* DOKUMENT:
══════════════════════════════

Im Anfang schuf Gott! Diese Worte können die Art und Weise verändern, wie du über dich selbst, über das Leben, über Gott und alles andere denkst. Denn Gott war bereits da, bevor du warst. Die Erde und alles auf ihr ist ein Ausdruck seines Plans. „Dem Herrn gehört die ganze Welt und alles, was auf ihr lebt.“ (Ps 24,1) Weil nun Gott der Schöpfer aller Dinge ist, gehört auch alles ihm. Gott hat dich erschaffen. Wir haben uns nicht selbst gemacht. Wir sind auch nicht Ergebnis unpersönlicher Kräfte oder dem Universum. Wir gehören also Gott. Das gilt es erst einmal so für sich zu erfassen. Du und ich, wir alle sind sein Eigentum. So wie er nun unsere Nähe sucht, suchen auch wir seine Nähe.

══════════════════════════════

* GEGEBENE INFORMATIONEN:
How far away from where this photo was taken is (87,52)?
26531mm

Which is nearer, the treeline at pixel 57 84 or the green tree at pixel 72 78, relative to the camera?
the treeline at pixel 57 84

══════════════════════════════

* AUFGABE:
Schreib aus dem Dokument über die Schöpfung den Abschnitt wörtlich ab, der bei den Worten mit „Im Anfang schuf“ beginnt. Hör nach „wir seine Nähe.“ auf.

* LÖSUNG:
Im Anfang schuf Gott! Diese Worte können die Art und Weise verändern, wie du über dich selbst, über das Leben, über Gott und alles andere denkst. Denn Gott war bereits da, bevor du warst. Die Erde und alles auf ihr ist ein Ausdruck seines Plans. „Dem Herrn gehört die ganze Welt und alles, was auf ihr lebt.“ (Ps 24,1) Weil nun Gott der Schöpfer aller Dinge ist, gehört auch alles ihm. Gott hat dich erschaffen. Wir haben uns nicht selbst gemacht. Wir sind auch nicht Ergebnis unpersönlicher Kräfte oder dem Universum. Wir gehören also Gott. Das gilt es erst einmal so für sich zu erfassen. Du und ich, wir alle sind sein Eigentum. So wie er nun unsere Nähe sucht, suchen auch wir seine Nähe.